Similar to Fitbit and Fuelband fitness trackers geared for humans, Voyce is a tracker collar-slash-“health band” for dogs. It’s designed to measure proprietary algorithms and give subscribing pet owners and veterinarians a heads up on their pooch’s emotional well being, health and behavior, such as heart rate, breathing and calories expended.

Touted to “bridge the communication gap” between canines and their owners and caregivers, Voyce monitors dogs’ activities and the vital signs connected to them. This information can then be accessed through wireless, desktop or mobile devices. It’s like a virtual portfolio on your pup; a compilation of all things pertaining to his nutrition, training, behavior, lifestyle and health, and trends the data may convey.

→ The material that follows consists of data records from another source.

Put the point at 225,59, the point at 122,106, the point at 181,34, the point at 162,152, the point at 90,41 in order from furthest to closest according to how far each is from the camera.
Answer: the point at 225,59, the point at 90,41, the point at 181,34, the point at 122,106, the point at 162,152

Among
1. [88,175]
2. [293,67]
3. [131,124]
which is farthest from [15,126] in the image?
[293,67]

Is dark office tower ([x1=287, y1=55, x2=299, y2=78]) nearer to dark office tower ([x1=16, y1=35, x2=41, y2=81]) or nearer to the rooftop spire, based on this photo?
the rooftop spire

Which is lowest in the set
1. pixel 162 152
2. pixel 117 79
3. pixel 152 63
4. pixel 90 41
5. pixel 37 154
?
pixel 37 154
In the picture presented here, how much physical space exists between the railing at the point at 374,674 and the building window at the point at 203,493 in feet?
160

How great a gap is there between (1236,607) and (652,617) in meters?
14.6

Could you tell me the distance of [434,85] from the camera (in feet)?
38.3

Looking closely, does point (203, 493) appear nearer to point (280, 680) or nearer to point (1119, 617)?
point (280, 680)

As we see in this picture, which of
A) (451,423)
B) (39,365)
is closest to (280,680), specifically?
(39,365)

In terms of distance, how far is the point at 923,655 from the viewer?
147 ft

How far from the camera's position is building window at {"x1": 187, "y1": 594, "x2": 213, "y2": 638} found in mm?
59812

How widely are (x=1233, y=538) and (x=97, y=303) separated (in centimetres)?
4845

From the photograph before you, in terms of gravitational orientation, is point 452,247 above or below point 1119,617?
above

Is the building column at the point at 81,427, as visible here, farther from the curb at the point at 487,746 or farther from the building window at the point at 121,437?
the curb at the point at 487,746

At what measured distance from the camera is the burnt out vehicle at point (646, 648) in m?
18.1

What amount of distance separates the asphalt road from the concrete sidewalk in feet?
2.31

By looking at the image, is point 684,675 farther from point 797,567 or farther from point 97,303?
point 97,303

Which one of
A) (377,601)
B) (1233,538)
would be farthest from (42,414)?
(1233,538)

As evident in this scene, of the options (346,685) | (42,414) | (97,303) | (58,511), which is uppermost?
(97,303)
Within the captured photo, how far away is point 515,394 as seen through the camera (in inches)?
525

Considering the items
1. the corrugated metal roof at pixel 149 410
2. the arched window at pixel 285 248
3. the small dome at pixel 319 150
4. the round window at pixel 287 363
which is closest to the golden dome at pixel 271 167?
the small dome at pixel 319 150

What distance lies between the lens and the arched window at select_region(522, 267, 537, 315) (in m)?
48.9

The concept was a collaboration between dog experts, biomedical engineers and researchers at Cornell University, who together devised the technology; i4C Innovations then created the device. Besides the vital data pertaining specifically to your dog, thousands of pet articles and other educational subject matter is also available, written by veterinarians, behavior specialists and experts in the field.

Voyce was designated “Best of CES 2014” as one most innovative new wearable tech health and wellness devices, voted by top news outlets at this year’s Consumer Electronics Show. Projected availability is this summer.